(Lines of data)
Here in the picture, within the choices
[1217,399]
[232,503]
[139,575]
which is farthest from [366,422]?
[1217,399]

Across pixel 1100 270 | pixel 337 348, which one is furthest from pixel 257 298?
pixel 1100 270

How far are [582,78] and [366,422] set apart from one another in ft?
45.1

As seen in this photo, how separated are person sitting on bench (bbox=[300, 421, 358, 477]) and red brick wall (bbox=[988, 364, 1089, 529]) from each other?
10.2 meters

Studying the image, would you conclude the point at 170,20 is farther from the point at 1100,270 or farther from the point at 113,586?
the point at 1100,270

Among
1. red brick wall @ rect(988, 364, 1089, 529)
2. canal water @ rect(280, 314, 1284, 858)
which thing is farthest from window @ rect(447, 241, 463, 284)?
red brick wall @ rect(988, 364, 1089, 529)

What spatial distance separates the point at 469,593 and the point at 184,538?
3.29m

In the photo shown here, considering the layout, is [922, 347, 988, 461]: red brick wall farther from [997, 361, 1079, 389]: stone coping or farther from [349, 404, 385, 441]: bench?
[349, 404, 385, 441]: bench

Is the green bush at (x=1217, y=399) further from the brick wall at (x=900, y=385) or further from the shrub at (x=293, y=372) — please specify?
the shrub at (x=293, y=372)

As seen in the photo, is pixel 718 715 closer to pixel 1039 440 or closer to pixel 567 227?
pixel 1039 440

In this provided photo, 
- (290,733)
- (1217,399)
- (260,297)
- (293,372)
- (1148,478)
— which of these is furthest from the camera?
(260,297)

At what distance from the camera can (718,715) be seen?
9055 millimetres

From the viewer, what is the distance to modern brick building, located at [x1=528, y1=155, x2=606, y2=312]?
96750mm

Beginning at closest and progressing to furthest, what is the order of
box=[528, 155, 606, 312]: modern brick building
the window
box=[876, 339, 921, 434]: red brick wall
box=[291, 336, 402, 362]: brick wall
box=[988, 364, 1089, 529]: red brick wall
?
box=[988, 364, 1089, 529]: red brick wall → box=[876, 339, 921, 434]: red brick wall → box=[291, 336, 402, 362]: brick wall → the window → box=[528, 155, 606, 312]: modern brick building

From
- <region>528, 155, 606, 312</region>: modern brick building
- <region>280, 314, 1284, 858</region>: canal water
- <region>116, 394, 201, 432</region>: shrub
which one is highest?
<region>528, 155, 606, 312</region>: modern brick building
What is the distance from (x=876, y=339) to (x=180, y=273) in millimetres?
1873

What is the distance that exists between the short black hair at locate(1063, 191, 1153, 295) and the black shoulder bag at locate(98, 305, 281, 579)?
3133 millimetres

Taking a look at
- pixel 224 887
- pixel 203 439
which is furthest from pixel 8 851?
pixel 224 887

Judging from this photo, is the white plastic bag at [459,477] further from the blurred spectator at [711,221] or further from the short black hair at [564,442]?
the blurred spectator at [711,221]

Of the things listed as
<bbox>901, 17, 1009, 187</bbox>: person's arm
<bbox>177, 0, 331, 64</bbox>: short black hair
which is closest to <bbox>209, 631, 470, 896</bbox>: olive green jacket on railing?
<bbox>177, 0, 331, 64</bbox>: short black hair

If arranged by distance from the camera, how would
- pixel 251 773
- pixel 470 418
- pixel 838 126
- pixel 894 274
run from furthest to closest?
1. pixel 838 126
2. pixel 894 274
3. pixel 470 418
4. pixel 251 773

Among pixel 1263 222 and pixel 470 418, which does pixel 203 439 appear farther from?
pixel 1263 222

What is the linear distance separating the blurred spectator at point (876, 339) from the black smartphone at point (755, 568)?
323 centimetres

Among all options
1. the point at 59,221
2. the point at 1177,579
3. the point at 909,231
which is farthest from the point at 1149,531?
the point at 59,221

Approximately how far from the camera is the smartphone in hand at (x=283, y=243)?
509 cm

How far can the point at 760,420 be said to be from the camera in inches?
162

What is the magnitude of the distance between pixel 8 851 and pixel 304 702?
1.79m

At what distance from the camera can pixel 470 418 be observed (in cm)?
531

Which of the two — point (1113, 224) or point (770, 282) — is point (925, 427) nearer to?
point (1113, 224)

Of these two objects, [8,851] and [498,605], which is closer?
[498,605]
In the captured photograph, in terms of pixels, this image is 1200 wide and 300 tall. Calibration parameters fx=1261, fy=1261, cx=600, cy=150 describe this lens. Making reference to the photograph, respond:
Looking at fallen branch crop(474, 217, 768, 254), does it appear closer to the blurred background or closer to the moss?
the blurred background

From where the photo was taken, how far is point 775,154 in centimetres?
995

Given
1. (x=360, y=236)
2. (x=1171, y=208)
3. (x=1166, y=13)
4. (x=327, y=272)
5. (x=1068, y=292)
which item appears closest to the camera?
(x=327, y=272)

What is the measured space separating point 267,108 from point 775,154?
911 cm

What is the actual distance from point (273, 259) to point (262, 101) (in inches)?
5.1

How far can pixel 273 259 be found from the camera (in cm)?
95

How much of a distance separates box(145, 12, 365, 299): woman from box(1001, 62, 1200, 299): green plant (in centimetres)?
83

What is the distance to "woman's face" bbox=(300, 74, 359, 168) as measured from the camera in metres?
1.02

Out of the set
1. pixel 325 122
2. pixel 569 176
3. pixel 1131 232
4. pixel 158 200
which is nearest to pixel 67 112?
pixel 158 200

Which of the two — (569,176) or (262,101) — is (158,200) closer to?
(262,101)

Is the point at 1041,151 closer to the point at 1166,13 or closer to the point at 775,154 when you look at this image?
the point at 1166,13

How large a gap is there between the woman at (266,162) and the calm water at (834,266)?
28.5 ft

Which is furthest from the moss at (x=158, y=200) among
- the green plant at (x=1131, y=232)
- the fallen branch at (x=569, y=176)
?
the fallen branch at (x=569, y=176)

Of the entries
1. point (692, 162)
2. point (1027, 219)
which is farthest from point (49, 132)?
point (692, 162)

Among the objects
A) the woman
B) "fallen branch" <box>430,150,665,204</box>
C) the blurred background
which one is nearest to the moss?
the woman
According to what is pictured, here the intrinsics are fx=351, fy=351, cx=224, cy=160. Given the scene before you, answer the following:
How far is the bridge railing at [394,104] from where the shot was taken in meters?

### Exercise prompt
Above are the records; retype them all without a single difference.

### Task response
Here in the picture, within the choices
[1217,399]
[232,503]
[139,575]
which is farthest from [366,422]?
[1217,399]

Across pixel 1100 270 | pixel 337 348, which one is furthest from pixel 257 298?
pixel 1100 270

How far are [582,78] and [366,422] set apart from one another in ft?
45.1

As seen in this photo, how separated are person sitting on bench (bbox=[300, 421, 358, 477]) and red brick wall (bbox=[988, 364, 1089, 529]) from each other?
10.2 meters

Studying the image, would you conclude the point at 170,20 is farther from the point at 1100,270 or farther from the point at 113,586?
the point at 1100,270

Among
1. red brick wall @ rect(988, 364, 1089, 529)
2. canal water @ rect(280, 314, 1284, 858)
which thing is farthest from window @ rect(447, 241, 463, 284)?
red brick wall @ rect(988, 364, 1089, 529)

What spatial distance separates the point at 469,593 and the point at 184,538?
3.29m

In the photo shown here, considering the layout, is [922, 347, 988, 461]: red brick wall farther from [997, 361, 1079, 389]: stone coping or farther from [349, 404, 385, 441]: bench?
[349, 404, 385, 441]: bench

Is the green bush at (x=1217, y=399) further from the brick wall at (x=900, y=385) or further from the shrub at (x=293, y=372) — please specify?
the shrub at (x=293, y=372)

As seen in the photo, is pixel 718 715 closer to pixel 1039 440 or closer to pixel 567 227?
pixel 1039 440

In this provided photo, 
- (290,733)
- (1217,399)
- (260,297)
- (293,372)
- (1148,478)
— which of these is furthest from the camera?
(260,297)

At what distance from the camera can (718,715) be seen?
9055 millimetres

From the viewer, what is the distance to modern brick building, located at [x1=528, y1=155, x2=606, y2=312]?
96750mm

Beginning at closest and progressing to furthest, what is the order of
box=[528, 155, 606, 312]: modern brick building
the window
box=[876, 339, 921, 434]: red brick wall
box=[291, 336, 402, 362]: brick wall
box=[988, 364, 1089, 529]: red brick wall
?
box=[988, 364, 1089, 529]: red brick wall → box=[876, 339, 921, 434]: red brick wall → box=[291, 336, 402, 362]: brick wall → the window → box=[528, 155, 606, 312]: modern brick building

From
- <region>528, 155, 606, 312</region>: modern brick building
- <region>280, 314, 1284, 858</region>: canal water
- <region>116, 394, 201, 432</region>: shrub
which one is highest?
<region>528, 155, 606, 312</region>: modern brick building
What is the distance from (x=876, y=339) to (x=180, y=273) in millimetres?
1873

What is the distance that exists between the short black hair at locate(1063, 191, 1153, 295) and the black shoulder bag at locate(98, 305, 281, 579)?
3133 millimetres

Taking a look at
- pixel 224 887
- pixel 203 439
which is furthest from pixel 8 851?
pixel 224 887

Judging from this photo, is the white plastic bag at [459,477] further from the blurred spectator at [711,221] or further from the short black hair at [564,442]?
the blurred spectator at [711,221]

Of the things listed as
<bbox>901, 17, 1009, 187</bbox>: person's arm
<bbox>177, 0, 331, 64</bbox>: short black hair
which is closest to <bbox>209, 631, 470, 896</bbox>: olive green jacket on railing?
<bbox>177, 0, 331, 64</bbox>: short black hair

If arranged by distance from the camera, how would
- pixel 251 773
- pixel 470 418
- pixel 838 126
- pixel 894 274
run from furthest to closest?
1. pixel 838 126
2. pixel 894 274
3. pixel 470 418
4. pixel 251 773

Among pixel 1263 222 and pixel 470 418, which does pixel 203 439 appear farther from?
pixel 1263 222

What is the linear distance separating the blurred spectator at point (876, 339) from the black smartphone at point (755, 568)?
323 centimetres

Among all options
1. the point at 59,221
2. the point at 1177,579
3. the point at 909,231
which is farthest from the point at 1149,531?
the point at 59,221

Approximately how far from the camera is the smartphone in hand at (x=283, y=243)?
509 cm

How far can the point at 760,420 be said to be from the camera in inches?
162

What is the magnitude of the distance between pixel 8 851 and pixel 304 702?
1.79m

At what distance from the camera can pixel 470 418 be observed (in cm)?
531

Which of the two — point (1113, 224) or point (770, 282) — is point (925, 427) nearer to?
point (1113, 224)

Of these two objects, [8,851] and [498,605], which is closer?
[498,605]
In the captured photograph, in terms of pixels, this image is 1200 wide and 300 tall. Calibration parameters fx=1261, fy=1261, cx=600, cy=150 describe this lens. Making reference to the photograph, respond:
Looking at fallen branch crop(474, 217, 768, 254), does it appear closer to the blurred background or closer to the moss?
the blurred background

From where the photo was taken, how far is point 775,154 in centimetres?
995

Given
1. (x=360, y=236)
2. (x=1171, y=208)
3. (x=1166, y=13)
4. (x=327, y=272)
5. (x=1068, y=292)
which item appears closest to the camera?
(x=327, y=272)

What is the measured space separating point 267,108 from point 775,154?
911 cm

What is the actual distance from point (273, 259) to point (262, 101) (in inches)?
5.1

How far can pixel 273 259 be found from the camera (in cm)?
95

How much of a distance separates box(145, 12, 365, 299): woman from box(1001, 62, 1200, 299): green plant (in centimetres)?
83

What is the distance to "woman's face" bbox=(300, 74, 359, 168) as measured from the camera in metres?
1.02

Out of the set
1. pixel 325 122
2. pixel 569 176
3. pixel 1131 232
4. pixel 158 200
which is nearest to pixel 67 112?
pixel 158 200

Which of the two — (569,176) or (262,101) — is (158,200) closer to?
(262,101)

Is the point at 1041,151 closer to the point at 1166,13 or closer to the point at 775,154 when you look at this image?
the point at 1166,13

How large a gap is there between the woman at (266,162) and the calm water at (834,266)?
28.5 ft

Which is furthest from the moss at (x=158, y=200) among
- the green plant at (x=1131, y=232)
- the fallen branch at (x=569, y=176)
?
the fallen branch at (x=569, y=176)

Of the entries
1. point (692, 162)
2. point (1027, 219)
which is farthest from point (49, 132)?
point (692, 162)

Among the objects
A) the woman
B) "fallen branch" <box>430,150,665,204</box>
C) the blurred background
which one is nearest to the moss?
the woman
According to what is pictured, here the intrinsics are fx=351, fy=351, cx=224, cy=160. Given the scene before you, answer the following:
How far is the bridge railing at [394,104] from where the shot was taken in meters?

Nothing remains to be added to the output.